You may want to look into the 22" WSM. I know it's not an offset, but it will fill your needs and will last a very long time.

Chris


----------



## civilsmoker (May 27, 2021)

gmc2003 said:


> You may want to look into the 22" WSM. I know it's not an offset, but it will fill your needs and will last a very long time.
> 
> Chris



Chris has a great point here.....they work great out of the box and if you add a bbq controller they keep very good temp with little messing with.

for that money you could also get a 22" kettle with a vortex, slow & sear, & Cajun bandit rotisserie and you will have lots of cooking styles available.  If you want more room you could also upgrade to the 26" kettle....

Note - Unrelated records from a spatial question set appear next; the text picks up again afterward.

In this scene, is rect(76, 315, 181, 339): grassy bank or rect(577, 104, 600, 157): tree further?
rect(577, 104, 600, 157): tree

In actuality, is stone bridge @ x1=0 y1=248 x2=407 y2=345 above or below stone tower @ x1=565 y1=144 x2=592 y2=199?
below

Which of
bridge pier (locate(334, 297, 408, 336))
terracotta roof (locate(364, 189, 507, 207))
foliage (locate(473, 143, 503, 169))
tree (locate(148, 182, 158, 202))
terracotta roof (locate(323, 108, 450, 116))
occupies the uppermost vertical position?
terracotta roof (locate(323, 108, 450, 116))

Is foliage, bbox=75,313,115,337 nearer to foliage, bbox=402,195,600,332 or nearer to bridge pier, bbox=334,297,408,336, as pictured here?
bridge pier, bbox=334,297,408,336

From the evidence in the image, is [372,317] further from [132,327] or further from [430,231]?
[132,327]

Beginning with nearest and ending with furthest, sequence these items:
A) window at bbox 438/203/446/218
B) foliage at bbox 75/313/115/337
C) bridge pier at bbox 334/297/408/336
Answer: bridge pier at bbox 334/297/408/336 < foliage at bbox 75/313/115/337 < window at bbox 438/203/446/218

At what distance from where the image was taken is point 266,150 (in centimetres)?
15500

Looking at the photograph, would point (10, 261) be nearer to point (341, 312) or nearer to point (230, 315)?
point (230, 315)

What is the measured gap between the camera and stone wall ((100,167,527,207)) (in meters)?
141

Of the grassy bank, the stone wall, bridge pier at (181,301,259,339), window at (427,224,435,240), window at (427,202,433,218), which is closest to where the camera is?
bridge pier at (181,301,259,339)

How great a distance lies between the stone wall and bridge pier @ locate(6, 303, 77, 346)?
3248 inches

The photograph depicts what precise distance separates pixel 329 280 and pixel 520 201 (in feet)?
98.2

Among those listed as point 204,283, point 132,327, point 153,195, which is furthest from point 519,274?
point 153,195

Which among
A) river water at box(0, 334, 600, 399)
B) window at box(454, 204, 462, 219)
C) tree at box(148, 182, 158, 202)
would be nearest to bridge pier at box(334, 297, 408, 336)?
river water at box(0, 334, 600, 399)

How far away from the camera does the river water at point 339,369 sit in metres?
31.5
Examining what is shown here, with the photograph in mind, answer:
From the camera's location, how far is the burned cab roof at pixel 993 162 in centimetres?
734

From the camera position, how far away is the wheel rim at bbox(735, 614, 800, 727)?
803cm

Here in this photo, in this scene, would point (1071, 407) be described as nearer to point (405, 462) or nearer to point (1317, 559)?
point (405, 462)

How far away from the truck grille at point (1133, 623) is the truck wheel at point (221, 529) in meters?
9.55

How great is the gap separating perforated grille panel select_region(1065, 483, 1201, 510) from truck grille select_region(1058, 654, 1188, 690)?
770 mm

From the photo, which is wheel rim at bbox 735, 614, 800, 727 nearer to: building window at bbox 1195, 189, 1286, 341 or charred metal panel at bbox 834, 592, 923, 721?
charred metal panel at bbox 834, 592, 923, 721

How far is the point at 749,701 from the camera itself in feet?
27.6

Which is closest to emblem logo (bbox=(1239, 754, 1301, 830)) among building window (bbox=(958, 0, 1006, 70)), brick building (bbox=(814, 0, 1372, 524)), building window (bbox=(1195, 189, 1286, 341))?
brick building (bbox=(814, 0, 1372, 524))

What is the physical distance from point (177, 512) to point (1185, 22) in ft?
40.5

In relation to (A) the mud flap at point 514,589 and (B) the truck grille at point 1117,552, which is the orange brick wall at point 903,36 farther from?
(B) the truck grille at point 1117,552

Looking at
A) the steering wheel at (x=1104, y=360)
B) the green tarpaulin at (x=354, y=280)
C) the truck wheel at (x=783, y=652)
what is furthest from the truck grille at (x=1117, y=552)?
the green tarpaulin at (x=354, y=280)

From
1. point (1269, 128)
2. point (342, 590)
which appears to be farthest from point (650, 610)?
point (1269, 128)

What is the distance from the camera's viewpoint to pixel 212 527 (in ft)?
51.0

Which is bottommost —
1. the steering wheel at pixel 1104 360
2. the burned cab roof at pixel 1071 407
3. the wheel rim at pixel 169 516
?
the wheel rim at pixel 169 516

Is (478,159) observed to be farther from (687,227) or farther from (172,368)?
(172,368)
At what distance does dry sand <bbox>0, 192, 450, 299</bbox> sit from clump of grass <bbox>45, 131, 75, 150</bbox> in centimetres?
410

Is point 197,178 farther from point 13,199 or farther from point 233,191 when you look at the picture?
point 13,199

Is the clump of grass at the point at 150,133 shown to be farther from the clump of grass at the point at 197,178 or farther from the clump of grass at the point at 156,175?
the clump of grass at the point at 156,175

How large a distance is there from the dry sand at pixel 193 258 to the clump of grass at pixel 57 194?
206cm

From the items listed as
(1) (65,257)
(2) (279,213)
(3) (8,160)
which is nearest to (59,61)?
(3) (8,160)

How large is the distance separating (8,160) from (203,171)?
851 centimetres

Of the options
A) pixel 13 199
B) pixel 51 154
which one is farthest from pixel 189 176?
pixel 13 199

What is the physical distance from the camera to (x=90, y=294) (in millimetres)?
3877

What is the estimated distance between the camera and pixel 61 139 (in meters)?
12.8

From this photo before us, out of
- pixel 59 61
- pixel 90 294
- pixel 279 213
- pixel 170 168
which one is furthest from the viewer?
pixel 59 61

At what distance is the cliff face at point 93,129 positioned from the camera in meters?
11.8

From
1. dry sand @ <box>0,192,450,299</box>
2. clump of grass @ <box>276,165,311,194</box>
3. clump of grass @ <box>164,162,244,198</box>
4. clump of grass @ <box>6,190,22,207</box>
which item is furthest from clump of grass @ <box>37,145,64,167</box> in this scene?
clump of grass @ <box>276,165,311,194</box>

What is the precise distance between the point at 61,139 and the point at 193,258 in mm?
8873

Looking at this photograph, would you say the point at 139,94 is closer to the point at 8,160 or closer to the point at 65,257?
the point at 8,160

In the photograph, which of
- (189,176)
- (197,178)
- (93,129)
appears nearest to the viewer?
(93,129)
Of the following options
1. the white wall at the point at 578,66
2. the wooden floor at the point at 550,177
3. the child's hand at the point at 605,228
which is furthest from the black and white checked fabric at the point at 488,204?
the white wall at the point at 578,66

The other thing to note is when it comes to fabrication....you get what you pay for....It takes time to get good fit and finish on offset/reverse flow smokers and the labor time/cost is much more than the material cost so they keep that time down.  They do work out of the box but they can easily be improved as long as you are willing to spend the labor time.   The improvements noted above will just make it work better in marginal weather conditions.  If you have a $100 brisket inside and the weather comes up, if your smoker stops working and you end up ordering pizza for your get together, it can make for a very bad day...…….


----------



## fxsales1959 (May 30, 2021)

thanks again guys(and gals)
I'm in Ft Lauderdale so weather is not and issue, except maybe a few days in hurricane season, and if that happens we'll all be intecoursed anyway. Good ideas here, but I do already own a volkswagen sized Napolean SS rig with industrial strength rotisserie.  after visiting my local home improvement store to pick up flag accessories, I looked at the highland non-reverse offset again.
I think I'm going to have to mute my OCD tendencies and shop a little more carefully for St Louis or BB ribs and split them when I want to do multiple slabs and stick to my well sealed vertical. Will definitely look at old coutry on my next business trip near an Academy. ( don't even get me started on 18"max heavy duty tin fole.)Thanks for a spirited and resourseful discussion. I got a pork belly to cure and a boat to fix.
Happy Memorial Day!


----------